Noirs complots by Collectif

Noirs complots by Collectif

Auteur:Collectif [Collectif]
La langue: fra
Format: epub
Tags: Science-Fiction
Éditeur: Les Belles Lettres
Publié: 0101-01-01T00:00:00+00:00


— Ils ont failli te prendre ?

Sylvie posait des questions. Le sourire effronté de Pétrus n’y pouvait pas grand-chose. La jeune femme sentait tout.

Elle tira son visage contre le sien, le fixa droit dans les yeux. Le genou de Sylvie glissa lentement entre les cuisses de Pétrus. De son épaule, sa main descendit vers ses doigts, qu’elle mordilla doucement, en commençant par le majeur. Elle cherchait autre chose, une invention plus intime. Elle leva la jambe gauche et bascula sur lui, les genoux serrés le long de son torse.

Le soir où Sylvie était arrivée à Bastia, Pétrus, retenu à Paris, avait eu très peur. Il revoyait les pelotons de CRS à la gare de Lyon, casqués, arme au pied. La Sûreté nationale était dépassée, la gendarmerie mobile ne bougerait pas, mais le ministre de l’intérieur était un acharné. Le gouvernement avait fait voter une loi d’urgence qui renforçait ses pouvoirs sur la presse et sur les citoyens. Une fois les menottes aux mains, il n’y avait plus moyen de s’en sortir. Sous la charpente d’acier de la gare, Pétrus aurait voulu savoir de qui se méfier. Le hall était encombré d’une foule inquiétante. Il y avait des soldats braillards, des vendeurs de journaux interdits, des clochards roulés dans le pinard. Et une cohue indescriptible de casques, de calots, de képis qui débordait jusque sur les quais, emplissant les wagons à l’arrêt.

Le matin, Pétrus avait eu un rendez-vous au Trianon Palace, à Versailles. Le commandant Vitasse était venu dans l’accoutrement incroyable d’un ecclésiastique en soutane. Il avait poussé la coquetterie jusqu’à glisser un gros bréviaire en cuir noir sous son bras. Dans le hall dallé de marbre noir et blanc, les deux hommes avaient reconnu un écrivain célèbre devenu un des plus fermes soutiens de l’Hombre. Il avait un long coup d’oiseau déplumé, une étrange manière de cligner de l’œil, baissant lourdement les paupières par moment. Il occupait une suite au deuxième étage, où il aimait s’enfermer pour écrire ses romans.
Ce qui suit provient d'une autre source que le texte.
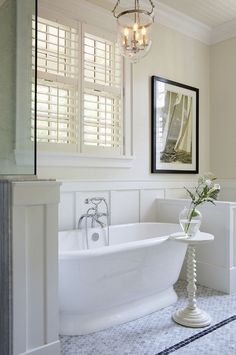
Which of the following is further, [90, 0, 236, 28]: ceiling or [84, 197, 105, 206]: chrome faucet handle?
[90, 0, 236, 28]: ceiling

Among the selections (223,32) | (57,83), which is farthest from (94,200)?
(223,32)

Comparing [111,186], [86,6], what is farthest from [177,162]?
[86,6]

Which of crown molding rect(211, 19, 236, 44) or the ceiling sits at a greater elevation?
the ceiling

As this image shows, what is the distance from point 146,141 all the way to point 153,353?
2.29m

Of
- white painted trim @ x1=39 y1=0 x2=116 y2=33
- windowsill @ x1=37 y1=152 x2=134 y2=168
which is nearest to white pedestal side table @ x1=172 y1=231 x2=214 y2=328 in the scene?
windowsill @ x1=37 y1=152 x2=134 y2=168

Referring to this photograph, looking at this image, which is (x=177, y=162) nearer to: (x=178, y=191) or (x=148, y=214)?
(x=178, y=191)

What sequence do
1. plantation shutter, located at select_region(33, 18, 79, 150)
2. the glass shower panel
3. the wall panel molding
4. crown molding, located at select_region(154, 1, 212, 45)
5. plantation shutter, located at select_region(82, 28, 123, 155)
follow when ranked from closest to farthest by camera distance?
the wall panel molding
the glass shower panel
plantation shutter, located at select_region(33, 18, 79, 150)
plantation shutter, located at select_region(82, 28, 123, 155)
crown molding, located at select_region(154, 1, 212, 45)

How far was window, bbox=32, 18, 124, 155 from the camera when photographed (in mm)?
2938

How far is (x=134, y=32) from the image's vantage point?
264 cm

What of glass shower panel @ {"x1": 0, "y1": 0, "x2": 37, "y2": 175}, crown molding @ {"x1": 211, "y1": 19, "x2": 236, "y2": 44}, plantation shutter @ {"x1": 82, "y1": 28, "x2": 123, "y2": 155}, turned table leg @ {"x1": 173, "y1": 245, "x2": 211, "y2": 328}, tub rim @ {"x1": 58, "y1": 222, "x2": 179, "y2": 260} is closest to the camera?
glass shower panel @ {"x1": 0, "y1": 0, "x2": 37, "y2": 175}

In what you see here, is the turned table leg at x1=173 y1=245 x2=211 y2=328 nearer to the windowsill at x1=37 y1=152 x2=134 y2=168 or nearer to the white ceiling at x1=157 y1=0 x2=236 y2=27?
the windowsill at x1=37 y1=152 x2=134 y2=168

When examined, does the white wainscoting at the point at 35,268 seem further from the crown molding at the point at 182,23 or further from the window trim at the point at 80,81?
the crown molding at the point at 182,23

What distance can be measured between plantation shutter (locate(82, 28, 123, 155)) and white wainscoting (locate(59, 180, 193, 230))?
377mm

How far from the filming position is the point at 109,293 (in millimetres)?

Mais depuis quelques mois, il songeait à autre chose.

— L’heure n’est plus à la littérature, elle est à l’Histoire ! lui avait effrontément asséné un jeune journaliste.

— L’histoire d’une grande nation n’est-elle pas un grand roman ? avait répondu le vieil écrivain de sa voix caverneuse.

Ce témoin des passions bouillies dans l’eau bénite d’un christianisme de notables aimait se faire une conscience. En l’apercevant, le commandant Vitasse s’était dit qu’il valait mieux qu’il ignorât ce qui était vraiment en train de se passer.

Le printemps était doux, Pétrus et Vitasse étaient allés se promener dans le parc. Ils avaient marché jusqu’au hameau de Marie-Antoinette, parlant toujours à voix basse. Pétrus se revoyait, baissant la tête, pour laisser croire à ceux qu’ils croisaient sous les grands arbres qu’il était en train de se confesser.

Au passage de vieilles dames qui leurs jetaient des regards curieux, Vitasse s’était pris au jeu. Il avait levé le bras.

— Ego te absolvo, in nomine Patri et Filio…

Les nouvelles étaient mauvaises. Le chef du corps du régiment d’infanterie coloniale de Satory semblait hésitant.